HIPAA and Mental Health: Answers to Top Doc Questions

Handling young patients who display mental health issues is a challenge for all providers.  While looking out for the patient is always the priority, providers often become confused about the rights and obligations that apply to handling a mental health crisis while complying with HIPAA’s privacy rule.

A good example of this dilemma is a call I received from an internal medicine physician treating a patient who was 18 years of age.  The patient had signed an authorization allowing her parents to be informed of her care.  The patient subsequently displayed disturbing mental health behavior which concerned the provider and family.  The parents wanted to alert the patient’s new out-of-state school and contacted a physician near the school to take over care of the patient.

The parents and treating physician believed they had reason to fear for the safety of the patient and others in her presence.

They asked me how they could share this information with the new physician and school since the patient refused to sign an authorization.  They also asked how they should respond to the patient stating she regretted her original authorization.

Dealing with young adults is a challenge for families and providers, as this is the age when mental health conditions often manifest. Providers must be aware of HIPAA requirements if they confront a similar scenario to the one described above:

1. Did the patient withdraw the authorization verbally by her statement? Once a patient provides an authorization, HIPAA gives individuals the right to revoke it, at any time. The revocation must be in writing, and is not effective until the covered entity receives it. In addition, a written revocation is not effective with respect to actions a covered entity took in reliance on a valid authorization.

2. Does HIPAA permit a doctor to contact a patient’s family or law enforcement if the doctor believes that the patient might hurt herself or someone else?  In addition to family, the HIPAA privacy rule permits a healthcare provider to disclose necessary information to law enforcement or other persons, when the provider believes the patient presents a serious and imminent threat to self or others.  The scope of this permission is described in a letter to the nation’s healthcare providers issued on January 15, 2013. When a healthcare provider believes in good faith that such a warning is necessary to prevent or lessen a serious and imminent threat to the health or safety of the patient or others, the privacy rule allows the provider, consistent with applicable law and standards of ethical conduct, to alert those persons whom the provider believes are reasonably able to prevent or lessen the threat. These provisions may be found in the privacy rule at 45 CFR § 164.512(j).
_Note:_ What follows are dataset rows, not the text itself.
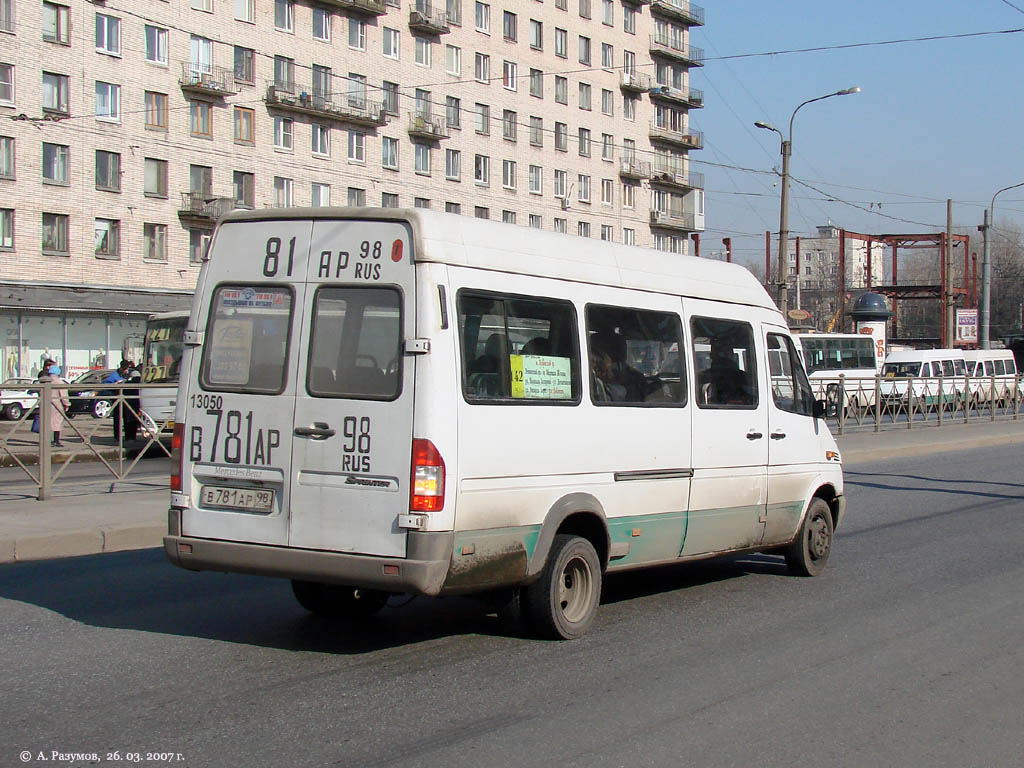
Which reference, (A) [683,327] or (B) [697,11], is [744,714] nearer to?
(A) [683,327]

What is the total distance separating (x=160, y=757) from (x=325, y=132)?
52.4 meters

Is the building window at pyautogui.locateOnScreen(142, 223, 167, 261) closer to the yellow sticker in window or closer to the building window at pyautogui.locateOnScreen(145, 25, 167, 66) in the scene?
the building window at pyautogui.locateOnScreen(145, 25, 167, 66)

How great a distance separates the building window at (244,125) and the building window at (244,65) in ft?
4.38

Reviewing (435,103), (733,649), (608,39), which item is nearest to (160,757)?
(733,649)

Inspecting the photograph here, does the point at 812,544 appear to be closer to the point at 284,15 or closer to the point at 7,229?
the point at 7,229

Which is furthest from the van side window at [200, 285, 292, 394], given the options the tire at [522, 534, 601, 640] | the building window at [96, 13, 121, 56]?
the building window at [96, 13, 121, 56]

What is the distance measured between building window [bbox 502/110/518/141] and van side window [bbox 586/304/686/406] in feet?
187

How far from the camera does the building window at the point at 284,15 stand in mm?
52719

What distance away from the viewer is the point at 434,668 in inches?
243

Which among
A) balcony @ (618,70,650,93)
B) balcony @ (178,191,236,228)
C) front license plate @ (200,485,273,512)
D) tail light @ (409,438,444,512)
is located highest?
balcony @ (618,70,650,93)

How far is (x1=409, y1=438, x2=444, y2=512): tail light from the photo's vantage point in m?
5.98

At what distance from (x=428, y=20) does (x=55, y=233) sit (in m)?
22.3

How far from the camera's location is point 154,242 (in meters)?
49.4

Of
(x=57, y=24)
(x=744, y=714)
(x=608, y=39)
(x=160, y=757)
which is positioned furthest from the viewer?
(x=608, y=39)
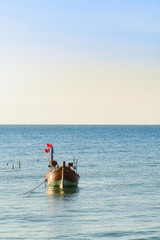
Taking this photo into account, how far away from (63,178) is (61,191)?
6.69ft

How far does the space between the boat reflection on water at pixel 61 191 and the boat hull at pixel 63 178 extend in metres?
0.62

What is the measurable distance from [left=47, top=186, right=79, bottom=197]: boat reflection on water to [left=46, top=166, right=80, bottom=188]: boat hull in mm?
621

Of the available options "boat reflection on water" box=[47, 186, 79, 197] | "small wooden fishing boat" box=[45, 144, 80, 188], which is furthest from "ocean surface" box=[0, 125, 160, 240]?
"small wooden fishing boat" box=[45, 144, 80, 188]

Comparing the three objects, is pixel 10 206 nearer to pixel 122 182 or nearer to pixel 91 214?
pixel 91 214

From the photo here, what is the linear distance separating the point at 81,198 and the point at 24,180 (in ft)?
53.6

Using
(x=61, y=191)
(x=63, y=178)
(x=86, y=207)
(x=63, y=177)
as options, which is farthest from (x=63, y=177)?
(x=86, y=207)

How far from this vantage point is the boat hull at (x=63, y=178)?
52.4 metres

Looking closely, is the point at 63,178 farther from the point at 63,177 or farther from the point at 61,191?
the point at 61,191

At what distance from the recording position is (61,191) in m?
50.8

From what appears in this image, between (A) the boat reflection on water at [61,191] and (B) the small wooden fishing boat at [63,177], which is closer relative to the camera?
(A) the boat reflection on water at [61,191]

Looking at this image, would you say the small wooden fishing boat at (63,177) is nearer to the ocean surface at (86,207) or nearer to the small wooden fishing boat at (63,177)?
the small wooden fishing boat at (63,177)

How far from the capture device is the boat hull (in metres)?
52.4

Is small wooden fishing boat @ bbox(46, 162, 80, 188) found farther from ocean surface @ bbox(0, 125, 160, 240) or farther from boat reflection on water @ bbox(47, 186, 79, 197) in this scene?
ocean surface @ bbox(0, 125, 160, 240)

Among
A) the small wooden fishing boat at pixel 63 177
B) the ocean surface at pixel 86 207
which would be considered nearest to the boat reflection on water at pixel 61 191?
the ocean surface at pixel 86 207
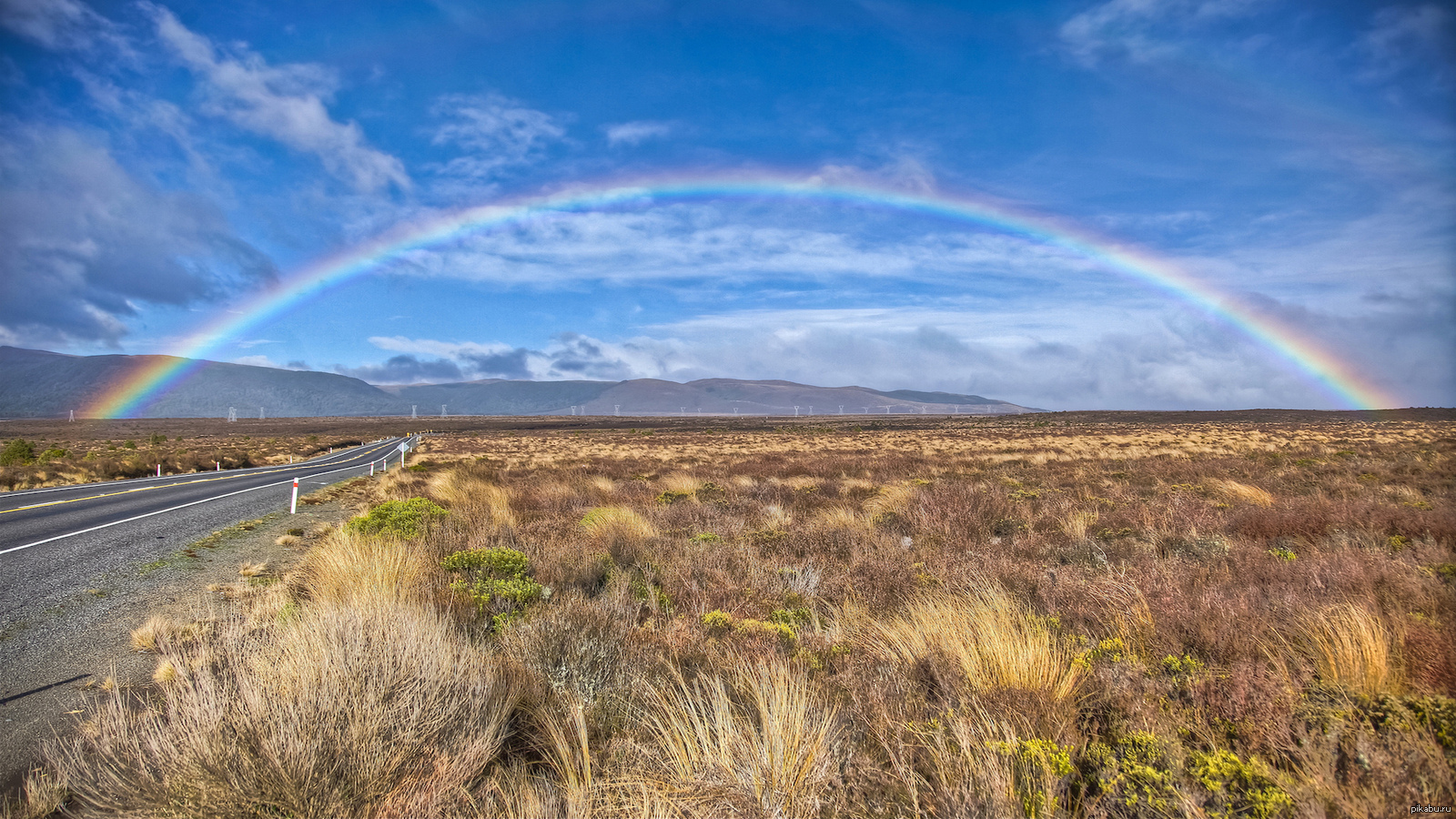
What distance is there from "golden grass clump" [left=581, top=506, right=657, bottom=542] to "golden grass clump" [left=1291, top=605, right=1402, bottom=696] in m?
7.38

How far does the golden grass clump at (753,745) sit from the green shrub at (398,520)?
6587 mm

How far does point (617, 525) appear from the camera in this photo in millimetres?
10234

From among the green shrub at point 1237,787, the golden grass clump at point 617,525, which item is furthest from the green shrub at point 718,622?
the golden grass clump at point 617,525

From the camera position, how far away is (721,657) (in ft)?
14.6

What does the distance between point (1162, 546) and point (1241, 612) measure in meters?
4.08

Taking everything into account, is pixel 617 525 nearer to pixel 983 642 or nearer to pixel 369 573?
pixel 369 573

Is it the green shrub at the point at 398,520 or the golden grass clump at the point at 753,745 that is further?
the green shrub at the point at 398,520

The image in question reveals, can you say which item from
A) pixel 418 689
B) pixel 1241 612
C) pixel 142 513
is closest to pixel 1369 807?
pixel 1241 612

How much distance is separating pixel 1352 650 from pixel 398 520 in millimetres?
10736

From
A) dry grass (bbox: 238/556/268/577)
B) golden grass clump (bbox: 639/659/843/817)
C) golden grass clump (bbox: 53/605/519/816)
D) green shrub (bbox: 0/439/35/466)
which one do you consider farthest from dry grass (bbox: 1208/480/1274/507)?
green shrub (bbox: 0/439/35/466)

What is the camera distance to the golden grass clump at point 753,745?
9.37 ft

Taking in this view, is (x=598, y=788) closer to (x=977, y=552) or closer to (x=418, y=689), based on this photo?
(x=418, y=689)

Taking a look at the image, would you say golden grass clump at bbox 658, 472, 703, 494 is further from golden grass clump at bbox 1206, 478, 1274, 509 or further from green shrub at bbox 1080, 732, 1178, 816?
green shrub at bbox 1080, 732, 1178, 816

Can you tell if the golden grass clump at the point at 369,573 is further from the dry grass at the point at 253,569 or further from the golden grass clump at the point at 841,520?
the golden grass clump at the point at 841,520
Under HIPAA provisions, a healthcare provider may disclose patient information to any persons who may reasonably be able to prevent or lessen the risk of harm. For example, if a mental health professional has a patient who has made a credible threat to inflict serious and imminent bodily harm on one or more persons, HIPAA permits the mental health professional to alert the police, a parent or other family member, school administrators, or campus police, and others who may be able to intervene to avert harm from the threat.  In addition to professional ethical standards, most states have laws and/or court decisions which address, and in many instances require, disclosure of patient information to prevent or lessen the risk of harm.

It’s not entirely clear whether these exceptions allow the new physician to receive information.  From my perspective, the parents should speak with the school to formulate an approach.  The institution likely has a medical clinic/provider that will treat the patient as a condition of remaining at the school.  Medical records could easily be transferred at that time and the current and new provider could also then freely speak.

There are not always clear answers under HIPAA, particularly when it comes to mental health issues.  However, all providers should be familiar with the law so as to protect the patient and those around him, as well as to protect their own practice from an unintended violation of HIPAA.